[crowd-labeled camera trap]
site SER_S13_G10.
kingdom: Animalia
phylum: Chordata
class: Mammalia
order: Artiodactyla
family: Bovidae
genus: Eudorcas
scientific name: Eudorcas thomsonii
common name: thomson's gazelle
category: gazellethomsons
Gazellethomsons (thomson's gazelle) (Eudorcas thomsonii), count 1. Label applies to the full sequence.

•••

■ Activity: Scan the listing above for the line that has "kingdom: Animalia", then copy exactly from that line through the line that has "common name: thomson's gazelle".

■ Answer to the exercise:
kingdom: Animalia
phylum: Chordata
class: Mammalia
order: Artiodactyla
family: Bovidae
genus: Eudorcas
scientific name: Eudorcas thomsonii
common name: thomson's gazelle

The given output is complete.